In this article, optimal control for variable order fractional multi-delay mathematical model for the co-infection of HIV/AIDS and malaria is presented. This model consists of twelve differential equations, where the variable order derivative are in the sense of Caputo. Three control variables are presented in this model to minimize the number of the co-infected individuals showing no symptoms of AIDS, the infected individuals with malaria, and the individuals asymptomatically infected with HIV/AIDS. Necessary conditions for the control problem are derived.
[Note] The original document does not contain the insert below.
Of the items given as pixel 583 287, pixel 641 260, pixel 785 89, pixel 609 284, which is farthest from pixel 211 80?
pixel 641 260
The Grünwald-Letnikov nonstandard finite difference scheme is constructed to simulating the proposed optimal control system. The stability of the proposed scheme is proved. In order to validate the theoretical results numerical simulations and comparative studies are given.

在本文中，提出了针对HIV / AIDS和疟疾共同感染的可变阶数分数阶多延迟数学模型的最优控制。该模型由十二个微分方程组成，其中变量阶导数在Caputo的意义上。在该模型中提供了三个控制变量，以最大程度地减少无艾滋病症状的合并感染患者，感染疟疾的患者以及无症状感染艾滋病毒/艾滋病的患者的数量。得出控制问题的必要条件。构建了Grünwald-Letnikov非标准有限差分方案，以模拟所提出的最优控制系统。证明了所提方案的稳定性。为了验证理论结果，给出了数值模拟和比较研究。